Lynn Puddington, Ph.D.Associate Professor of Immunology and Medicine
Vice Chair, Graduate Programs Committee
One strategy we are undertaking to advance this work is to characterize the antigen-presenting environment in pre- and post-natal life, with the focus on defining factors that dictate whether exposure to allergen in early life induces T cell sensitization or tolerance. The thinking is that in certain circumstances, T cell sensitization can occur in utero or in early post-natal life and that factors responsible for these circumstances have increased in the past 20 years.

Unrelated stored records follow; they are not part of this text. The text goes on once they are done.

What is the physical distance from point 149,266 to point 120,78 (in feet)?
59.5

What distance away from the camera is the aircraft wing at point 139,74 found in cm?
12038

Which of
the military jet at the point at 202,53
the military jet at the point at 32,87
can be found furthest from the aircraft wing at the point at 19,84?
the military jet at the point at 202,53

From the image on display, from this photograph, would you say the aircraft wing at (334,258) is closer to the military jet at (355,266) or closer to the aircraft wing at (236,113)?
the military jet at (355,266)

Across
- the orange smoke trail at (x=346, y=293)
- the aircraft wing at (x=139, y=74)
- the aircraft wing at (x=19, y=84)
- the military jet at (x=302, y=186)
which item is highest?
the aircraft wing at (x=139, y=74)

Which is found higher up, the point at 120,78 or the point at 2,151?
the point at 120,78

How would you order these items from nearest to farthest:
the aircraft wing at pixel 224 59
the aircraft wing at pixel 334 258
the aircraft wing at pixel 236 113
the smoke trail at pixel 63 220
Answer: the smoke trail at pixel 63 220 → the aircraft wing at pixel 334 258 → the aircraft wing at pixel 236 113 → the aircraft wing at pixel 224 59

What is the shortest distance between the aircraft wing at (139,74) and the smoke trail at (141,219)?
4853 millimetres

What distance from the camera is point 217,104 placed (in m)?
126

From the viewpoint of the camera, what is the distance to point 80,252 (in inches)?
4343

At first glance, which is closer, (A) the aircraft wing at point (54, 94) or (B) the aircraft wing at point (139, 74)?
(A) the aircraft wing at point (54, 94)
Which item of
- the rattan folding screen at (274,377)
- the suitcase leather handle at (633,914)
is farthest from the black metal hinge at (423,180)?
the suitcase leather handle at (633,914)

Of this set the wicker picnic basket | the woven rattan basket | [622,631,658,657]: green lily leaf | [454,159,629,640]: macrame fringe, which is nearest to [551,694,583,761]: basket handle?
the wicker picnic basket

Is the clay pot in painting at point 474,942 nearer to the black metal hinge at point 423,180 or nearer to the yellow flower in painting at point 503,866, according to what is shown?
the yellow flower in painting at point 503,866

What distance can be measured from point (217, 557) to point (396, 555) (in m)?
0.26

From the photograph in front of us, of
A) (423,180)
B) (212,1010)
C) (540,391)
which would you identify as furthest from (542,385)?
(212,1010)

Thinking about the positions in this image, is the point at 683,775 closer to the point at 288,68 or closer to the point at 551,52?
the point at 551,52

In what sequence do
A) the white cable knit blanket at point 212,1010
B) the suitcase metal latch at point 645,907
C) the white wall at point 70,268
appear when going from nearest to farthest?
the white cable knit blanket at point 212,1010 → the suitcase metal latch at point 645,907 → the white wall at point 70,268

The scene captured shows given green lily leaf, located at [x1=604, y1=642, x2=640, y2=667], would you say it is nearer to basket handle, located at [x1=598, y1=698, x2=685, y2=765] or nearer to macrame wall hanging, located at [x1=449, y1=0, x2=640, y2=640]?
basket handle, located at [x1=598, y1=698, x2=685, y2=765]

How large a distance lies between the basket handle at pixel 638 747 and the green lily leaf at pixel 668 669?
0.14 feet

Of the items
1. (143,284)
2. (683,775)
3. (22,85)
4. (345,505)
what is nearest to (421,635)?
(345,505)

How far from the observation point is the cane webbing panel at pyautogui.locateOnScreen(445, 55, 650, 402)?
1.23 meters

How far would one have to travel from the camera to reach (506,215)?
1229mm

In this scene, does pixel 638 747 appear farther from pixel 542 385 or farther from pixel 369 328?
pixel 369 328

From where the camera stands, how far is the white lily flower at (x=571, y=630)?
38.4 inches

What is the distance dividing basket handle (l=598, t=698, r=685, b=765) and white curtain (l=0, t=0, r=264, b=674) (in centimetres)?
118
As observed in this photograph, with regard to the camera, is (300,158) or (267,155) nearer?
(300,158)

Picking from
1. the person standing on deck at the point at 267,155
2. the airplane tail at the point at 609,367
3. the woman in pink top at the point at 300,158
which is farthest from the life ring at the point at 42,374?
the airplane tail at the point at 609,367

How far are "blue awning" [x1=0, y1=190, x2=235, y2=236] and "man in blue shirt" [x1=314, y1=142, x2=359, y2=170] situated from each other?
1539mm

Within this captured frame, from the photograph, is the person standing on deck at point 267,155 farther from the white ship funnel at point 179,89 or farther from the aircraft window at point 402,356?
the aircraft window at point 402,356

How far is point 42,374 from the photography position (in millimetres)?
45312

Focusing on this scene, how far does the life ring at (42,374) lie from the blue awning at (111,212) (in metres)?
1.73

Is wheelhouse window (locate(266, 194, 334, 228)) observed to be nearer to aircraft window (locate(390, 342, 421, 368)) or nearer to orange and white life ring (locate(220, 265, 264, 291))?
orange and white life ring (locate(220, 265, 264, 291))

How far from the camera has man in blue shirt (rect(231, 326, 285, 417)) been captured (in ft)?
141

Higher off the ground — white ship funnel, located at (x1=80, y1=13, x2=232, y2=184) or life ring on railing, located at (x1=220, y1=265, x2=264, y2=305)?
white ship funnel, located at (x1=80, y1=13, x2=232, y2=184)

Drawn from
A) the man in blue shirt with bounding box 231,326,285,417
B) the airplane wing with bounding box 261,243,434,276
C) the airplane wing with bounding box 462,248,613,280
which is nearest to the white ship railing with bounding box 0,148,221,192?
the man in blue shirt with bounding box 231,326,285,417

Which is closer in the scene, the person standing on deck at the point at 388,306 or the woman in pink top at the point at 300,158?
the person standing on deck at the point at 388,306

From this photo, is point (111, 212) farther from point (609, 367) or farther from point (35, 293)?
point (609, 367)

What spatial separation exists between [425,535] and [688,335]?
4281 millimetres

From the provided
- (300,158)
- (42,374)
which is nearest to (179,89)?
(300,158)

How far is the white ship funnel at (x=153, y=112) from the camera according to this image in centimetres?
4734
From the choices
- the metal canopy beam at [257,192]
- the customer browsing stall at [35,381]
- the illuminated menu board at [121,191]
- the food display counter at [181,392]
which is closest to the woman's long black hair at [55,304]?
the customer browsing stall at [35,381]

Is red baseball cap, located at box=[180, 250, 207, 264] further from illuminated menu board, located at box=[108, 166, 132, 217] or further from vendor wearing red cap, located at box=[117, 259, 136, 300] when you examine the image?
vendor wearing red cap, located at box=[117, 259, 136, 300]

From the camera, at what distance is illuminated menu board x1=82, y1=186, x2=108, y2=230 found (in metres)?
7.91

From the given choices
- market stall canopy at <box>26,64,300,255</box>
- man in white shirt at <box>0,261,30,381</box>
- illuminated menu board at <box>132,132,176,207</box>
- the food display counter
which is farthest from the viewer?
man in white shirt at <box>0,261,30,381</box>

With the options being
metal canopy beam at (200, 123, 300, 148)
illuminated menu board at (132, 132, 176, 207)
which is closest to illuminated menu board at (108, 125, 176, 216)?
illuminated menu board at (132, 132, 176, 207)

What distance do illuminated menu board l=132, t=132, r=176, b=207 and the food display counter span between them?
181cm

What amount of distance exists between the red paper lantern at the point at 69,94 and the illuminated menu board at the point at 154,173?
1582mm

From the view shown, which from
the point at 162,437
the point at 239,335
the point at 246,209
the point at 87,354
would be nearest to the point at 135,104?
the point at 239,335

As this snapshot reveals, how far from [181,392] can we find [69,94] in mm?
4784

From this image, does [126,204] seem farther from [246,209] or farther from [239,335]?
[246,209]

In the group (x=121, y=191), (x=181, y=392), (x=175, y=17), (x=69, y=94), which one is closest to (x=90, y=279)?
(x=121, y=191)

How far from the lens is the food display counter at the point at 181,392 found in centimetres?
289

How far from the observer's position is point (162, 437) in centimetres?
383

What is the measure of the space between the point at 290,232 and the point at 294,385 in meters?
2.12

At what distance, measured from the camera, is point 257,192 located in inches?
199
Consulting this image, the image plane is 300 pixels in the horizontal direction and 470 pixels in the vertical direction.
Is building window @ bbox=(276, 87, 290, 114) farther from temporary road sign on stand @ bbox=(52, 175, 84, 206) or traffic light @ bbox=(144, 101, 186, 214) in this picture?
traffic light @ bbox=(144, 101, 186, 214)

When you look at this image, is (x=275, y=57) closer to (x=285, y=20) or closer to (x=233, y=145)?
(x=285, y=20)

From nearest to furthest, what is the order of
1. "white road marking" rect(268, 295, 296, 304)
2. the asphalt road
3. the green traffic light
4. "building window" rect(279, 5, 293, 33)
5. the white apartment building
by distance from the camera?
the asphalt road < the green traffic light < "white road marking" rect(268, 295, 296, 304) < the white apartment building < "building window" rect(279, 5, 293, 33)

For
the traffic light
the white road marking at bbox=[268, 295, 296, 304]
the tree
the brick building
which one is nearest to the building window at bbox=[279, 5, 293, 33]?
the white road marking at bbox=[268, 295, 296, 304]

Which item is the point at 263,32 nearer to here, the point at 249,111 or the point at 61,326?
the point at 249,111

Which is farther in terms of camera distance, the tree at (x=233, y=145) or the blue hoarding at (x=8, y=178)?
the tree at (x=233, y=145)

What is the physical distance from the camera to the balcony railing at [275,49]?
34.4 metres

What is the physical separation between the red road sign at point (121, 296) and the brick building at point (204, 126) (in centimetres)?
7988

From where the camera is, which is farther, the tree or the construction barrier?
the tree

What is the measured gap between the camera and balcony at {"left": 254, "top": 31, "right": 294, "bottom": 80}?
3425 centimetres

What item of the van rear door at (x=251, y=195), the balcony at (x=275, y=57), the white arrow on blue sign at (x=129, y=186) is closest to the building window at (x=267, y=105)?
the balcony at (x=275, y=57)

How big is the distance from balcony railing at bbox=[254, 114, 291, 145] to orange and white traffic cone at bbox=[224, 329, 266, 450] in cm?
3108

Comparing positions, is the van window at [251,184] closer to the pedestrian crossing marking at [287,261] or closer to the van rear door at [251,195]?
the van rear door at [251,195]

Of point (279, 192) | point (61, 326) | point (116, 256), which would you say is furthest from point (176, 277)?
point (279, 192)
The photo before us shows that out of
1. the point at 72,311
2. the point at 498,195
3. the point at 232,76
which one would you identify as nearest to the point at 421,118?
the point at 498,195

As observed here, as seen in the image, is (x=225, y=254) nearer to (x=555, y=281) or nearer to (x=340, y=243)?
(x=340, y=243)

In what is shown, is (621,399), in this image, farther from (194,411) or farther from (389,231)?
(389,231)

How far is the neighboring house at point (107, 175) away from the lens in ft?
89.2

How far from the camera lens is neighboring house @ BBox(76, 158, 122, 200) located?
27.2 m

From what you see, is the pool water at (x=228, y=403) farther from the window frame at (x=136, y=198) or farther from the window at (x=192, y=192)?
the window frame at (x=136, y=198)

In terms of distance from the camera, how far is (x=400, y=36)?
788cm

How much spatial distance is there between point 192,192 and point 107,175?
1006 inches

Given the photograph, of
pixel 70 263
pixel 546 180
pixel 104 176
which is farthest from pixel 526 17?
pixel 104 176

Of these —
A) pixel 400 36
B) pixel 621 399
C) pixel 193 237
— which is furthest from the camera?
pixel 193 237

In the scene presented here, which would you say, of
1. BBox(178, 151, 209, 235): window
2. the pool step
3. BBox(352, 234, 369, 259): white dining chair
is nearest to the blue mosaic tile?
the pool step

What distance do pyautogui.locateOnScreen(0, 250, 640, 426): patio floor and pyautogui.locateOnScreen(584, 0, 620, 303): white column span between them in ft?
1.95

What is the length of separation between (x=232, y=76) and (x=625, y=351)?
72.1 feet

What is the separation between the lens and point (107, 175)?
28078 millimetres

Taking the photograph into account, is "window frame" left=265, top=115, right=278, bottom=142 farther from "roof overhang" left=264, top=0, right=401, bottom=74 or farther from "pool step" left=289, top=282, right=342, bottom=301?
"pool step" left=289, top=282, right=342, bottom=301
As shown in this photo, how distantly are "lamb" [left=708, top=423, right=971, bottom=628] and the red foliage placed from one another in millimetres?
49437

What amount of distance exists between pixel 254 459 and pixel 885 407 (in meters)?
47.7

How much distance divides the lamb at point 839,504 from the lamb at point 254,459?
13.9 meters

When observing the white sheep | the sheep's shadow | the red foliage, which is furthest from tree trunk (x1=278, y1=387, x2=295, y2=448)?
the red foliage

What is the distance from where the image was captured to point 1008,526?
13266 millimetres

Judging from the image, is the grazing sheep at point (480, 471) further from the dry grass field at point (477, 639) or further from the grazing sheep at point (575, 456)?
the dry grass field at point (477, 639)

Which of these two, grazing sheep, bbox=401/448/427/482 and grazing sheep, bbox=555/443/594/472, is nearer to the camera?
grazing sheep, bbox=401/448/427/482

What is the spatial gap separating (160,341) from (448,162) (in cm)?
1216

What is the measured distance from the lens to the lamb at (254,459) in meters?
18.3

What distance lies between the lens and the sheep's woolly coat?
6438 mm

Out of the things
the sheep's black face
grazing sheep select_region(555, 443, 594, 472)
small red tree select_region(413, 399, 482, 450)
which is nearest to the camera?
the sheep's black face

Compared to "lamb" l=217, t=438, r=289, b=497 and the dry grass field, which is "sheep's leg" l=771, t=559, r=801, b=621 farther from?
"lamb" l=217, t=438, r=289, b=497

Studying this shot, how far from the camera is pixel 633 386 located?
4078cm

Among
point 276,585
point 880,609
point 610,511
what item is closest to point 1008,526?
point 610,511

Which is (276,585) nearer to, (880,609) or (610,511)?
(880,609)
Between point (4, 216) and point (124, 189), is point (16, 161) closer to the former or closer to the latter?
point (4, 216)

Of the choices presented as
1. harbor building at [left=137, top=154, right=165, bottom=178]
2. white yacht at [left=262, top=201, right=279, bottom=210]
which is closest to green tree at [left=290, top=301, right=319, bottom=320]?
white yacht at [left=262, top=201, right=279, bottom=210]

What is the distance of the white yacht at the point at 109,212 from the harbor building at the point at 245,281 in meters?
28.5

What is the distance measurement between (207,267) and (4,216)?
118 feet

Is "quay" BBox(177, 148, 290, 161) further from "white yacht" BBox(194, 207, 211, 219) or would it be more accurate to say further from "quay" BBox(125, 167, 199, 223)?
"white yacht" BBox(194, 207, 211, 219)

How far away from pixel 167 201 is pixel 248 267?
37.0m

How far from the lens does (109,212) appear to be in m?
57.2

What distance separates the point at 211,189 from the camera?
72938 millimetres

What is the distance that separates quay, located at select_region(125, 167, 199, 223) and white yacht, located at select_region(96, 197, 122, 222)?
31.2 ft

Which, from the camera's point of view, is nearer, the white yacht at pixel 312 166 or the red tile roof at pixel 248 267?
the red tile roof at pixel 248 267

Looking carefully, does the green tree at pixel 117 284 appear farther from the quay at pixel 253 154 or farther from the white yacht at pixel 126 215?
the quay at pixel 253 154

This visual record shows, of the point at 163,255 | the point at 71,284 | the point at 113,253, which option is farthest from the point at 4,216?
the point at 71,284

It has been proposed that this could explain the increased incidence of asthma and other inflammatory diseases. The challenge for scientists is to identify factors that control this process, with the ultimate goal of developing therapeutic strategies to reverse the progressive increase in disease. Our studies are focused on antigen-presenting cells such as dendritic cells (DCs) or macrophages, as they are known to direct the T cell responses to antigen throughout life, presumably including the pre- and post-natal period. In addition, we have developed transgenic models for evaluating T cell functional capacity at different ages, and in different environmental conditions, e.g. spleen or lymph node vs. lung or intestine in naïve mice or those with allergic airway disease. Our findings support the concept that it is not only the innate immune system that directs T cell responses, but also that T cell responses shape the development of the innate immune system.